Rove did a share the other day, it feels like he was just watching it at home and saw his name dropped. We’ve known Rove for a really long time and grew up watching Rove. So the fact that we can mention his name, and then he’s at home watching, is very cool. We find a lot of people who we liked growing up now kind of know who we are, which is really, really nice.

And how’s the response been to your appearance in Dungeons & Dragons as well?

Broden: Well, speaking generally, there’s a lot of Dungeons & Dragons fans in Australia. And we as a group aren’t the biggest D&D fans, though we have played before. But we are in that kind of nerd culture, I guess, so it was a real bragging rights to all our D&D nerd friends that we could say we’re in a movie, but we actually have no idea what the real details are. Most people were really really happy.

I wasn’t sure how D&D fans would receive the movie but I think they loved how niche it was and how much fan service it plays to so everyone was pretty happy. A lot of people didn’t really realize it was us, to be honest. They were like, ‘I don’t think you were in the one we saw’, and we go, ‘No no no, we’re in there. We’re just voices and we’re pretending to be British.’ So they may well have just gotten British people to do it and we could have just walked around and said we were in it.

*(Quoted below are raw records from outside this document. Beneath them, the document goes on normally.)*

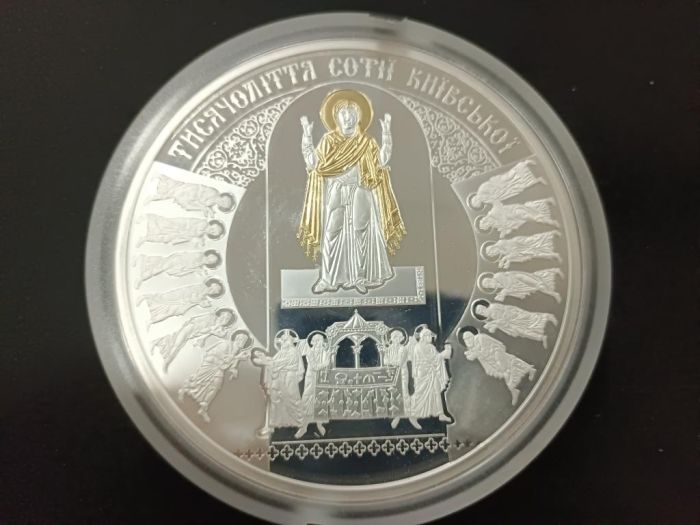 Срібна монета 1000-річчя заснування Софійського собору 50 гривень 2011 р.
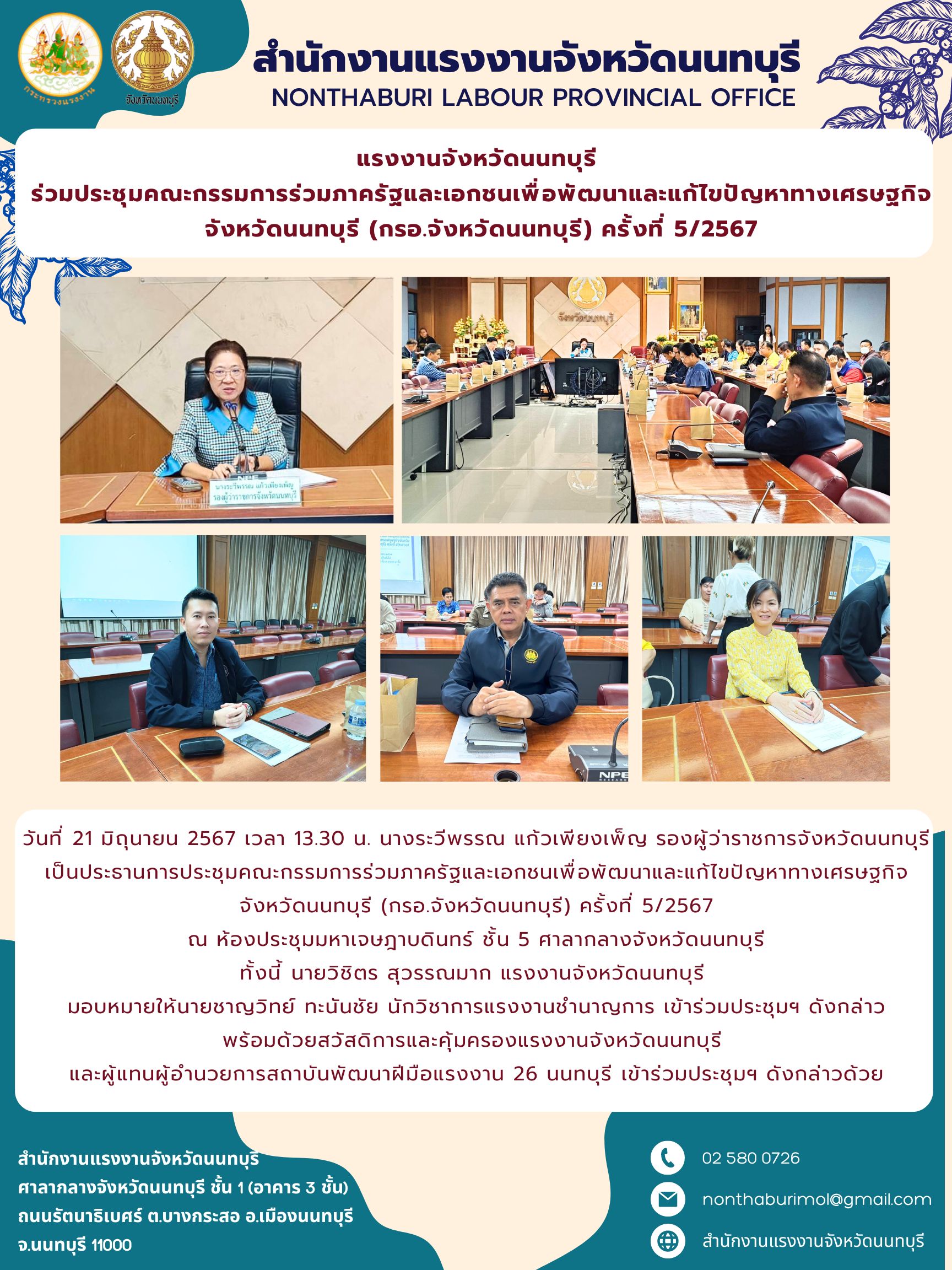Mol-Thailand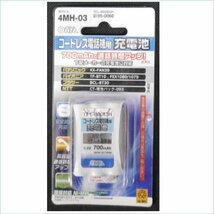 [DSE] 未使用品 オーム電機 TEL-B0060H コードレス電話機用充電池 4MH-03 パイオイア・ブラザー他 20個まとめ売り_画像2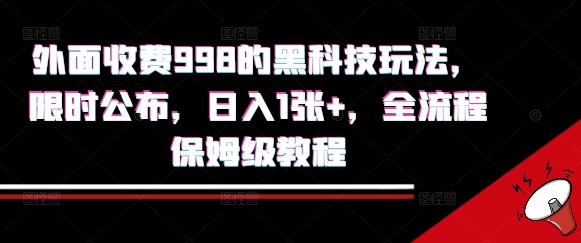 外面收费998的黑科技撸金玩法，限时公布，日入1张+，全流程保姆级教程【揭秘】-网创教程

Was it like an Australian exclusive type thing, like your guys’ voices were in the Australian version?

Broden: Yeah. We are in the Australian-only release of Dungeons & Dragons: Honour Among Thieves. So it’s only the special people in Australia who watch it at the movies or on Paramount+ get to hear us in it.

Yeah, because I remember… I know this is incredibly niche, but very specifically, the animated movie Shark Tale had Tracy Grimshaw, exclusively for the Australian release.

Broden: And Rove in Finding Nemo.

And Rove in Finding Nemo! That’s right!

Broden: and Hamish Blake in Wreck-It Ralph 2. And I think there’s a few others.

Is this your Mastermind topic?

Broden: Yeah, it could be, couldn’t it? “Australian cameos for the Australian-only release of movies as a way to help promote the film in that region”. That’s kind of why we did it, because we love that that used to happen all the time in the 2000s. So we thought, ‘Well, it’s cool to be in a movie, but it’s also cool to be in that lineage of local cameos.’